Ces dernières semaines, l’ABQ a déposé un mémoire au gouvernement pour lui faire part de ses inquiétudes liées à la modernisation de la consigne. Censé entrer en vigueur d’ici la fin 2022, Québec a annoncé, en début d’année, repousser la date butoir pour son déploiement au printemps 2023.
Différents projets pilotes touchant les contenants en verre, en métal ou en carton d’un format de 100 ml à deux litres ont été lancés, ces derniers mois.
Nuire au fonctionnement
Selon l’ABQ, qui représente d’importants joueurs dans l’industrie brassicole, le système actuel de consigne permet de réutiliser la bouteille brune de bière jusqu’à une quinzaine de fois. La direction fait valoir dans son mémoire qu’il s’agit d’un modèle bien implanté « d’économie circulaire ».
Elle s’inquiète toutefois de voir que plusieurs modifications annoncées dans le projet de règlement pourraient nuire à son fonctionnement dans le nouveau système public et entraîner des coûts supplémentaires.
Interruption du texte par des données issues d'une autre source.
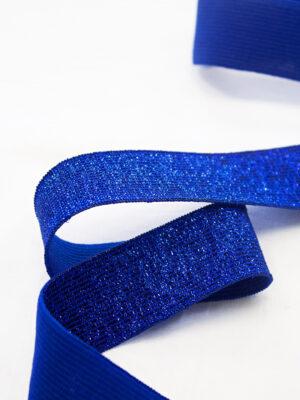 Резинка ярко-синяя с люрексом 1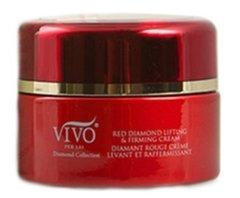 Vivo Per Lei Red Diamond Lifting & Firming Cream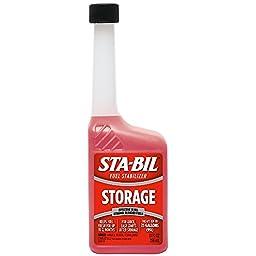STA-BIL 22206-12PK Fuel Stabilizer, (Pack of 12)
Elle évoque notamment la fin de la reprise obligatoire dans les commerces de 2500 pieds carrés, ce qui pourrait avoir un impact sur les habitudes des consommateurs, ainsi que le retour des produits dans des endroits désignés. Cela représente « le passage de 7000 points de retour à 1500 », note l’ABQ.
« L’analyse du projet de règlement semble démontrer que le contenant à remplissage multiple de bière n’est pas du tout favorisé, et sa pérennité est mise en péril », déplore la direction. Cette formule d’approvisionnement en bouteilles est essentielle pour soutenir la production des brasseurs.
« Le peu de points de vente et la confusion que cela engendrera pour le consommateur rendent irréaliste le maintien du système privé. [...] La modernisation ajoute un fardeau économique et administratif qui rend le maintien du modèle d’affaires actuel non viable », poursuit l’association.
Cette dernière estime que le gouvernement devra injecter davantage d’argent dans ce modèle s’il souhaite le maintenir dans un système public et assurer sa pérennité. Cette formule assure du boulot à plus de 2000 personnes du côté des brasseurs, fait valoir l’ABQ.
Au moins 18 mois
L’association propose aussi que les brasseurs ou l’organisme de gestion qui sera désigné pour chapeauter la nouvelle mouture puissent fixer les montants pour la consigne sur la bière, selon les types de contenants.
Quant au délai pour l’implantation de la nouvelle formule, l’ABQ affirme que « le défi de mettre sur pied 1500 centres de dépôt, de commander les récupératrices et autres équipements spécialisés, et de mettre en fonction la flotte de camions nécessitera au bas mot 18 mois, sinon plus ».
Cette nouvelle consigne fera bondir de 25 cents la facture lors de l’achat d’une bouteille de vin ou de spiritueux, et de 10 cents le prix pour les autres contenants consignés (jus, lait, eau, boissons gazeuses). À ce montant, il faut ajouter les écofrais appliqués par les producteurs.